Aspen snowmaking got season off to solid start
ASPEN – The Aspen Skiing Co.’s multimillion-dollar investment in its snowmaking system over the years has paid particularly big dividends already this ski season.
Top-to-bottom skiing and the World Cup ski races wouldn’t have been possible last weekend without snowmaking, according to Skico Vice President of Operations Rich Burkley.
Cold temperatures in November allowed the company to crank up its system for a longer period compared to many previous Novembers. The Skico used about 90 million gallons of water for its snowmaking operations through Nov. 30 at Aspen Mountain and Snowmass, Burkley said. It historically uses 150 million to 180 million gallons through the season.
Snowmaking typically stops by the end of December at Aspen Mountain, Snowmass and Aspen Highlands. It continues into January at Buttermilk to make sure the superpipe and base are in prime condition for the Winter X Games.
The Skico invested tens of millions of dollars in snowmaking – as did many resorts in Colorado – after the drought winter of 1976-77. Dry conditions persisted through Christmas that season, creating a nightmare for the ski industry. The snowmaking systems are an insurance policy to offset low-snow winters.

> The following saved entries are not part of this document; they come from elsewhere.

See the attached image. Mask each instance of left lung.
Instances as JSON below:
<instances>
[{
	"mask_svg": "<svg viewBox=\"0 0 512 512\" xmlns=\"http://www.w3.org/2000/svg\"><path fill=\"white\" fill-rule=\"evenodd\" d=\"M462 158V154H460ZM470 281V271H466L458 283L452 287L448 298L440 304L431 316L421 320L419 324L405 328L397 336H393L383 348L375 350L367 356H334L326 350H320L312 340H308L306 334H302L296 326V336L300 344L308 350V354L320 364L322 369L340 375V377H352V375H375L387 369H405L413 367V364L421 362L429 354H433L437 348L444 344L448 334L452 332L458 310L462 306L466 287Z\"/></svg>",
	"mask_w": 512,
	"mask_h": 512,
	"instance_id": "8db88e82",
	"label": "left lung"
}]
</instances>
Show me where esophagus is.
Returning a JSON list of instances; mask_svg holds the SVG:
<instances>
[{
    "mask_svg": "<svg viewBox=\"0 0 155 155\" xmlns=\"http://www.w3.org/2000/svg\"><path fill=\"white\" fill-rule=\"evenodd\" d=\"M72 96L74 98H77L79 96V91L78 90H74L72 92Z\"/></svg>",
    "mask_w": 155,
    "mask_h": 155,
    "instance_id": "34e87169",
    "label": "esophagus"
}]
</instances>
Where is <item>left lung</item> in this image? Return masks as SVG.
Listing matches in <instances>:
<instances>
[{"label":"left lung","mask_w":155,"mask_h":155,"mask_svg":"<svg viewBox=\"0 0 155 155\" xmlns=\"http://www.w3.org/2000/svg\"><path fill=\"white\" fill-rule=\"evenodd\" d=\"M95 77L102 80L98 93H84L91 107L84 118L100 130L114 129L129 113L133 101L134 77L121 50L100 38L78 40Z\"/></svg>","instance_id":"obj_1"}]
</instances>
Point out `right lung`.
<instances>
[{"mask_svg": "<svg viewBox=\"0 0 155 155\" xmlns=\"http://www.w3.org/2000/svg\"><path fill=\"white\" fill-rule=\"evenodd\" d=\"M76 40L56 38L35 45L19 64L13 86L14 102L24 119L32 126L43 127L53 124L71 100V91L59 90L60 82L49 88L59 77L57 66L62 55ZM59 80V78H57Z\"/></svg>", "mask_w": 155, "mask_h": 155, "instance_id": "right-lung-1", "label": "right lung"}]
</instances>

The Skico now has more than 10 miles of pipe for its snowmaking systems at the four ski areas, Burkley said.
The insurance came in handy this season, as it often does. The top portion of Aspen Mountain could have opened with the natural snow that fell prior to Thanksgiving Day this season, but nothing could have opened below the bottom of the Ajax Express chairlift, Burkley said. Snowmaking covered Spar Gulch and Little Nell, providing top-to-bottom conditions that many skiers considered respectable on opening weekend.

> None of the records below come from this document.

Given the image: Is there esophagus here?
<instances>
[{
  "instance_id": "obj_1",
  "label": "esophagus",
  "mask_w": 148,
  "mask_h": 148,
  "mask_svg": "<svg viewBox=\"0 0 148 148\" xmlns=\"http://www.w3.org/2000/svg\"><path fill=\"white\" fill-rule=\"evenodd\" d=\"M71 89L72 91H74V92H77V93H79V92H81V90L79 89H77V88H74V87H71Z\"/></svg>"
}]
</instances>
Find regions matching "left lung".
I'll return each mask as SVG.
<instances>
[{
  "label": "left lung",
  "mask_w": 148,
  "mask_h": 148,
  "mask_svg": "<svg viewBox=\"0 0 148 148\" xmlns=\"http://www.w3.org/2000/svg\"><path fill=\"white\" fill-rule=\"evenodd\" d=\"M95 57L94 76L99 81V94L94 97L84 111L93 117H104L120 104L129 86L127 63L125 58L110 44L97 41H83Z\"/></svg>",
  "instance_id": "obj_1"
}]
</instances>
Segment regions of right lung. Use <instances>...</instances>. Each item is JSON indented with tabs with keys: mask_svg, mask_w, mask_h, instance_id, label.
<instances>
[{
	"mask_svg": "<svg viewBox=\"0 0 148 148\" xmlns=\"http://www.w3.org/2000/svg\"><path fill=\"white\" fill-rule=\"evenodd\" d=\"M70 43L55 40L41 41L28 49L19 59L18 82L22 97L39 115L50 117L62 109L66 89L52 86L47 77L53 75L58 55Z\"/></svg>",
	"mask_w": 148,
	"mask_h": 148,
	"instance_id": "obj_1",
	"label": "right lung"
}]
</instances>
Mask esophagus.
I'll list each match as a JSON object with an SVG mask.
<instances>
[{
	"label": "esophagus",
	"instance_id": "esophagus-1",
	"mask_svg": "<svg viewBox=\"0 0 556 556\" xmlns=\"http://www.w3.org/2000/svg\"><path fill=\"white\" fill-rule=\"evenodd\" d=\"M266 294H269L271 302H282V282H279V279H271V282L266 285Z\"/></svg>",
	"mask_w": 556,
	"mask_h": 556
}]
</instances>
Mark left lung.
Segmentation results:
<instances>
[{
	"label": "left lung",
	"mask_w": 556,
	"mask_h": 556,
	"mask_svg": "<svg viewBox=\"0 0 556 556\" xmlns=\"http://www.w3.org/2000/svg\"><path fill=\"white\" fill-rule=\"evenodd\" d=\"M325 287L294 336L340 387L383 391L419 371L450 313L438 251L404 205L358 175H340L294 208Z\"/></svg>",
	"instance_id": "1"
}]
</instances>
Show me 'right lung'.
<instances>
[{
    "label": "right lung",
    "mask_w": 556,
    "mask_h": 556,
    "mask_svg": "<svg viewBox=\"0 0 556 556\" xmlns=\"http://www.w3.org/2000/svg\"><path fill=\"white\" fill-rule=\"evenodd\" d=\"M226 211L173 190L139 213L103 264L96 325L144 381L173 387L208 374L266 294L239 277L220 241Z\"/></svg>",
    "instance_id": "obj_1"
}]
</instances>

Top-to-bottom skiing at Thanksgiving provides a marketing boost – assuring potential visitors that there are decent early conditions – and also preserves the snow.

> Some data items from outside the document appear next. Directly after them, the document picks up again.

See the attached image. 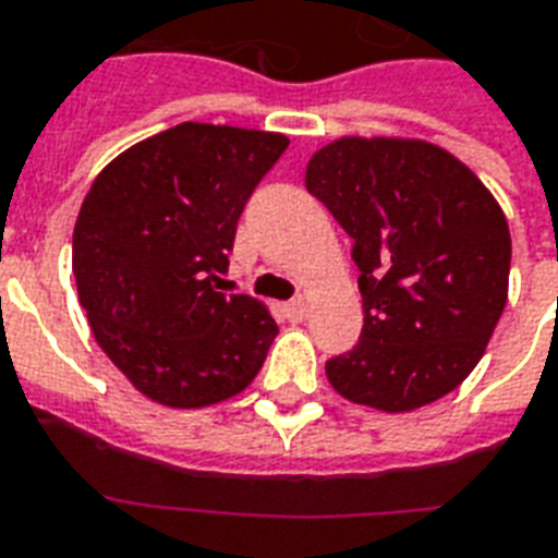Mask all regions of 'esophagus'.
I'll use <instances>...</instances> for the list:
<instances>
[{
  "mask_svg": "<svg viewBox=\"0 0 558 558\" xmlns=\"http://www.w3.org/2000/svg\"><path fill=\"white\" fill-rule=\"evenodd\" d=\"M287 316H290L292 322L304 319V316H307V301H304V299H292L290 304H287Z\"/></svg>",
  "mask_w": 558,
  "mask_h": 558,
  "instance_id": "obj_1",
  "label": "esophagus"
}]
</instances>
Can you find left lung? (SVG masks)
<instances>
[{
  "instance_id": "8db88e82",
  "label": "left lung",
  "mask_w": 558,
  "mask_h": 558,
  "mask_svg": "<svg viewBox=\"0 0 558 558\" xmlns=\"http://www.w3.org/2000/svg\"><path fill=\"white\" fill-rule=\"evenodd\" d=\"M307 192L352 236L363 331L325 363L340 396L387 414L435 402L485 354L509 295L511 236L468 165L428 142L340 138Z\"/></svg>"
}]
</instances>
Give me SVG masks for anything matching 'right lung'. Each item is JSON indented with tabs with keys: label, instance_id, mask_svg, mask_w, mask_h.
Here are the masks:
<instances>
[{
	"label": "right lung",
	"instance_id": "1",
	"mask_svg": "<svg viewBox=\"0 0 558 558\" xmlns=\"http://www.w3.org/2000/svg\"><path fill=\"white\" fill-rule=\"evenodd\" d=\"M287 135L177 123L100 171L73 230V275L90 331L147 399L225 402L254 381L278 325L225 275L247 197Z\"/></svg>",
	"mask_w": 558,
	"mask_h": 558
}]
</instances>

“Without top to bottom, the repeat traffic would have been much higher, and who knows how long the natural snow would have held up,” Burkley said. “Snowmaking is essential to connecting the dots, from the natural snow up high to the base areas.”
The giant slalom and slalom courses for the World Cup women’s races on the lower slopes Aspen Mountain were “99 percent” man-made snow, Burkley said. There wasn’t enough natural snow on the lower slopes to stage the races.
“The natural snow wouldn’t last more than two turns with the power of the girls’ turns,” Burkley said. “We also didn’t have enough natural snow to set fencing or gates, or to inject water or build the base platforms.”
While snowmaking clearly creates benefits for skiers, there is also a cost to the environment. It’s difficult to equate the water used in a season of snowmaking in a meaningful way.
The U.S. Geological Survey’s website said 1 million gallons equals about 3 acre feet, so 180 million gallons would be 540 acre feet. An average U.S. family of four uses between one-half and two-thirds of an acre foot annually, according to the Colorado River Water Conservation District. So the Skico’s snowmaking uses roughly the same amount of water as 720 to 1,080 families in a year.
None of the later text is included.